Want to know what kind of year this has been for legal technology companies? Consider Evisort.
The company, which provides AI-driven contract management, is today releasing a year-end report that reveals that it has doubled both its revenue and headcount in 2021.
That growth follows the company’s announcement last February that it had raised $35 million in a Series B funding round, bringing its total funding to $55 million.
It would be naïve to suggest that every legal technology company thrived this year. But this story of record revenues is one I am hearing frequently. Not surprisingly, the story is particularly common among companies providing some form of contracts technology, as that sector of the market has boomed.
Why are companies seeing such growth? No doubt, the pandemic has helped fuel it. The oft-characterized “silver lining” of the pandemic for the legal profession has been the accelerated adoption of technology, particularly cloud technology.
In the world of corporate legal, the pandemic drove an urgent need to better understand what is in a company’s contracts and to better manage the process of creating contracts in the first place.
That is exactly the sweet spot into which Evisort falls. The company was founded in 2016 with a vision of using AI to help companies mine their contracts for insights and key information by turning those contracts’ unstructured text into structured data.
Its platform offers both post-signature contract management, review and analytics and pre-signature contract generation and approval. Its customers include Microsoft and BNY Mellon — the latter having won a global innovation award as a result of its work with Evisort.
Evisort says its growth this year is providing momentum for its further development of its platform and the growth of its market share. In October, it launched its Intelligent Dashboarding (pictured above), which it said is the first self-populating dashboard that instantly visualizes contract data and summarizes key metrics without manual data entry.
Other upgrades included new collaboration, negotiation, and redlining features, as well as Salesforce integration.

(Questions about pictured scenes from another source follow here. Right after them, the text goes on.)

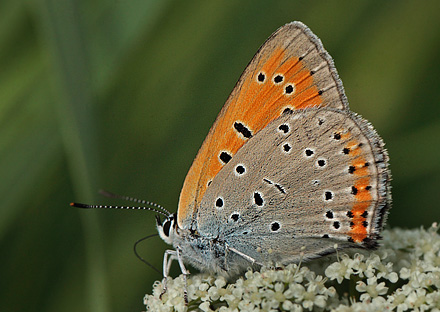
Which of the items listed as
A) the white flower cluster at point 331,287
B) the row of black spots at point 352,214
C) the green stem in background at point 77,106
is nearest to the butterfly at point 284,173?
the row of black spots at point 352,214

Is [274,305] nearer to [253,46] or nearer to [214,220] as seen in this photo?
[214,220]

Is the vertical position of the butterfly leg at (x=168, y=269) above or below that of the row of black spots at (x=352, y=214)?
below

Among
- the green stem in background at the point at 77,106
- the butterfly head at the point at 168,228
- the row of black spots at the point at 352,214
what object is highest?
the green stem in background at the point at 77,106

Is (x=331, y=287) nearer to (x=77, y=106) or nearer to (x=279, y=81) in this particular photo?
(x=279, y=81)

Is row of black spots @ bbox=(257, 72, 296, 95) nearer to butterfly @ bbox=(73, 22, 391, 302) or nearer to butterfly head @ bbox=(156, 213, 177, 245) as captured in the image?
butterfly @ bbox=(73, 22, 391, 302)

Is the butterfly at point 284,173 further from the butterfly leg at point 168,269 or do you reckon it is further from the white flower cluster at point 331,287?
the white flower cluster at point 331,287

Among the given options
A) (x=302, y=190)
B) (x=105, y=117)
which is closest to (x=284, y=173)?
(x=302, y=190)
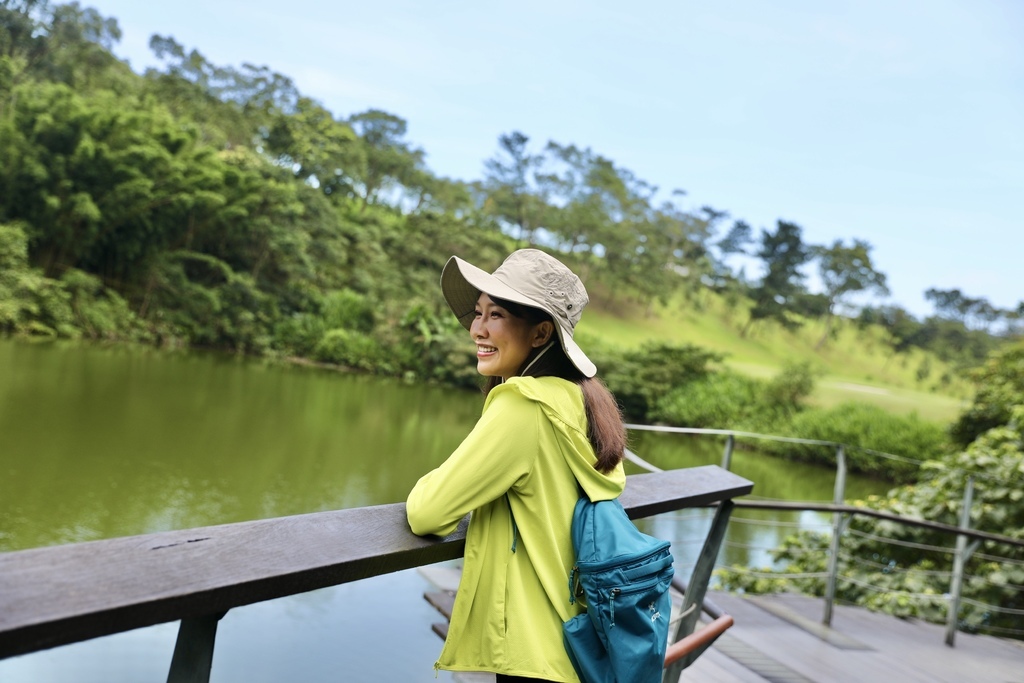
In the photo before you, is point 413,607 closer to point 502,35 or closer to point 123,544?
point 123,544

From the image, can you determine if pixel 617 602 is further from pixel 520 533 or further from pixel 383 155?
pixel 383 155

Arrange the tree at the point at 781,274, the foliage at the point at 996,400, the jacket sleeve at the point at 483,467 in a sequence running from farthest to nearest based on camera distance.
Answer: the tree at the point at 781,274 < the foliage at the point at 996,400 < the jacket sleeve at the point at 483,467

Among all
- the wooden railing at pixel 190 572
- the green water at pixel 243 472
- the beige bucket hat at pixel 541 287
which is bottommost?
the green water at pixel 243 472

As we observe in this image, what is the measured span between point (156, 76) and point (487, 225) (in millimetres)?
12268

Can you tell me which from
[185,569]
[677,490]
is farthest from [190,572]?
[677,490]

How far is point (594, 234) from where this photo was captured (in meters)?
25.8

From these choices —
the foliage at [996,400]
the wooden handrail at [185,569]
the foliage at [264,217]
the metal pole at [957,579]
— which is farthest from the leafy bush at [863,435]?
the wooden handrail at [185,569]

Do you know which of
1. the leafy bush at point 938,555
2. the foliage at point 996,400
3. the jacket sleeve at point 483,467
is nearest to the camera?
the jacket sleeve at point 483,467

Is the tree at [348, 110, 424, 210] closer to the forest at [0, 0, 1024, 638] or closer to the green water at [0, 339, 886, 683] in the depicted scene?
the forest at [0, 0, 1024, 638]

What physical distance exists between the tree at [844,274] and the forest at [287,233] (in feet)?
12.9

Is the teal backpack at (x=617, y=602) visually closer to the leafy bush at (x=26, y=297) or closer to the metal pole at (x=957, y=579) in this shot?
the metal pole at (x=957, y=579)

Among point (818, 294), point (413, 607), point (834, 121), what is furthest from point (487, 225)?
point (834, 121)

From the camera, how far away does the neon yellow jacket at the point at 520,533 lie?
2.74 feet

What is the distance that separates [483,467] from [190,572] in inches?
12.6
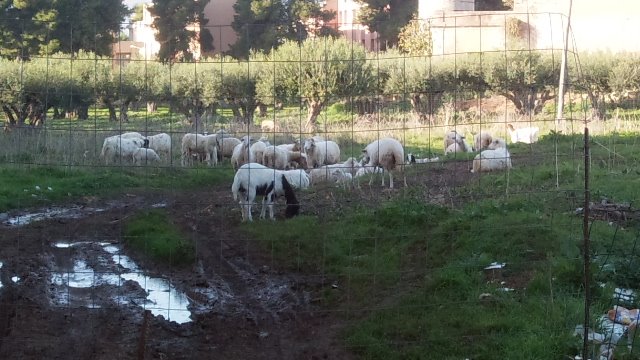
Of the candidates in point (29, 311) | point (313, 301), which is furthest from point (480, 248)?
point (29, 311)

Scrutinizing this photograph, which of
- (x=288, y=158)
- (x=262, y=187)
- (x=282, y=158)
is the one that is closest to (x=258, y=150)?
(x=282, y=158)

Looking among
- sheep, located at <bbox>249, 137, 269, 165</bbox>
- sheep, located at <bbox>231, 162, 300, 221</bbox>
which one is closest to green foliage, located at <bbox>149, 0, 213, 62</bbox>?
sheep, located at <bbox>249, 137, 269, 165</bbox>

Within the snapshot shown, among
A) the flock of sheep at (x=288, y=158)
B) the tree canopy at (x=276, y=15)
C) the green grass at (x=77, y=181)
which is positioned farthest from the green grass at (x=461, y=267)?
the tree canopy at (x=276, y=15)

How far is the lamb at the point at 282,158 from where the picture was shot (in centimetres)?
1934

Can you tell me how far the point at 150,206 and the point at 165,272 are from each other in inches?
201

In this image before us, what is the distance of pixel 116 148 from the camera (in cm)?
2239

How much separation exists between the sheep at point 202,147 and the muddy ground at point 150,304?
26.1 feet

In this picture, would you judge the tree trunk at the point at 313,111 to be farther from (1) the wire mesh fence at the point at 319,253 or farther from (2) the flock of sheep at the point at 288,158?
(1) the wire mesh fence at the point at 319,253

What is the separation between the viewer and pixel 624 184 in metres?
13.4

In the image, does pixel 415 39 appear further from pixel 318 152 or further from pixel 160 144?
pixel 318 152

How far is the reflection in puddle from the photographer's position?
902 cm

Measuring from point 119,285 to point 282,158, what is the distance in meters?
10.1

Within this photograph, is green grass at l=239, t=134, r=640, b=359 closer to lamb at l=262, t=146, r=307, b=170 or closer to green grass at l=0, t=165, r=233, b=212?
green grass at l=0, t=165, r=233, b=212

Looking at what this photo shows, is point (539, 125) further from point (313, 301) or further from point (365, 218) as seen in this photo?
point (313, 301)
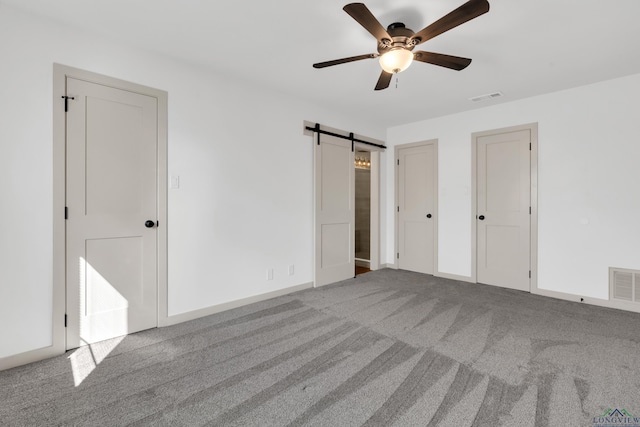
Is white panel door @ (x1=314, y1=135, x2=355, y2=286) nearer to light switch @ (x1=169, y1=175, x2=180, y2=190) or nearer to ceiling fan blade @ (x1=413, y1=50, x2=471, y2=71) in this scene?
light switch @ (x1=169, y1=175, x2=180, y2=190)

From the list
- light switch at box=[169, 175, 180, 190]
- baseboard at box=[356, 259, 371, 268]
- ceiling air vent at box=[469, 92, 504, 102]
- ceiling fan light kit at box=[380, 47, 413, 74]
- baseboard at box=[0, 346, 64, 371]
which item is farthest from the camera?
baseboard at box=[356, 259, 371, 268]

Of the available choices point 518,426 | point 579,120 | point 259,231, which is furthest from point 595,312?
point 259,231

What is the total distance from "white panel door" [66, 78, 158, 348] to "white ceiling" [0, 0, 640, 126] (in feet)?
2.01

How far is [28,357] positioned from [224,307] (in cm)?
154

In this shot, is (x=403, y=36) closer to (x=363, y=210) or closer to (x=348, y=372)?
(x=348, y=372)

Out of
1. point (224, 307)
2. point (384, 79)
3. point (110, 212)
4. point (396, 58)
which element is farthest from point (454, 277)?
point (110, 212)

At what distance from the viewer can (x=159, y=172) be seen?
2826 millimetres

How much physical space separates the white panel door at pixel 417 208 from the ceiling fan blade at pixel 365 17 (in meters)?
3.18

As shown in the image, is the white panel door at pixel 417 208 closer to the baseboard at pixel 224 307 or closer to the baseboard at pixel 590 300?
the baseboard at pixel 590 300

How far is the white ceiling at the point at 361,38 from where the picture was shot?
216cm

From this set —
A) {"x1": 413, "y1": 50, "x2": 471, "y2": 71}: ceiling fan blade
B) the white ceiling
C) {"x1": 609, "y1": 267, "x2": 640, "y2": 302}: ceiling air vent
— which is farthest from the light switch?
{"x1": 609, "y1": 267, "x2": 640, "y2": 302}: ceiling air vent

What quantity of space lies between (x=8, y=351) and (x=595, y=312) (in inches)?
212

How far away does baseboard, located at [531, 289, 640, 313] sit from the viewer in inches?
131

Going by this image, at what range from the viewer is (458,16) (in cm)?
181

With regard to doubling its headcount, Evisort said that new hires came from at least 15 states and provinces and included key positions such as director of commercial sales, director of DevOps, and director of quality engineering.

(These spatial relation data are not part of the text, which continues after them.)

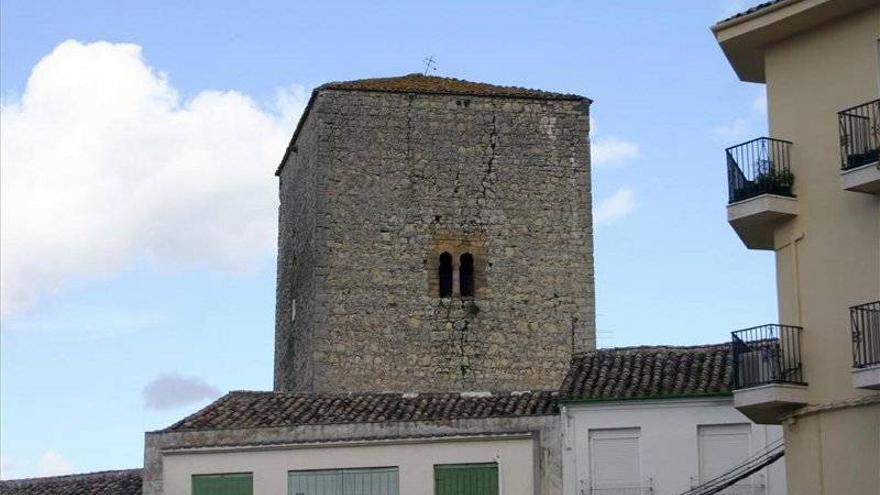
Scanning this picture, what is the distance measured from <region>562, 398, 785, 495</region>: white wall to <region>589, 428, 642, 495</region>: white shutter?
97mm

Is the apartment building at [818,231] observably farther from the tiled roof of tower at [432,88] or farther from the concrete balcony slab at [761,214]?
the tiled roof of tower at [432,88]

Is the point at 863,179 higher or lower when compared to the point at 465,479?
higher

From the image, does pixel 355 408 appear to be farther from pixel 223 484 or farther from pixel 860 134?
pixel 860 134

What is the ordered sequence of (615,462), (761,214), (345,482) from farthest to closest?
(345,482), (615,462), (761,214)

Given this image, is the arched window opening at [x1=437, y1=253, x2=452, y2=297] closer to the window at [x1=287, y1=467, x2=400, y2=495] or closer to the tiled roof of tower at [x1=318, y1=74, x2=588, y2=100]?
the tiled roof of tower at [x1=318, y1=74, x2=588, y2=100]

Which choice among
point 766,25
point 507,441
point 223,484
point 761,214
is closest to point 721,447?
point 507,441

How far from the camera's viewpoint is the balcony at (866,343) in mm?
19656

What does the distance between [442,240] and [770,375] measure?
19.7 meters

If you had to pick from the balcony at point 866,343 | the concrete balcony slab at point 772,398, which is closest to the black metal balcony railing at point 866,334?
the balcony at point 866,343

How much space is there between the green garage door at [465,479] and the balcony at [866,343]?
1139cm

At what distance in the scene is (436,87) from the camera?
41.5 meters

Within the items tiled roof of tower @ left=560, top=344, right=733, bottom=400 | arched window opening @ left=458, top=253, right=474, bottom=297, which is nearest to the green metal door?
tiled roof of tower @ left=560, top=344, right=733, bottom=400

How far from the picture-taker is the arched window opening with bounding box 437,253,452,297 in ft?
132

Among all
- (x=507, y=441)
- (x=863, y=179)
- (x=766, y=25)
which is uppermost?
(x=766, y=25)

“We set ambitious goals to make groundbreaking technology and expand our community with our first conference and other initiatives, and we accomplished those objectives,” he said.
And now Ting is returning to his law school roots. He and Evisort EVP Memme Onwudiwe, also a Harvard Law alum, will be at the law school this spring to teach a reading group, Startup Entrepreneurship and Innovations in Legal Technology.
The course aims to provide law students with a firm foundation on legal tech entrepreneurship by combining case studies, prominent guest speakers, and supplemental readings.
Seems likely that one of those case studies will be Evisort, itself.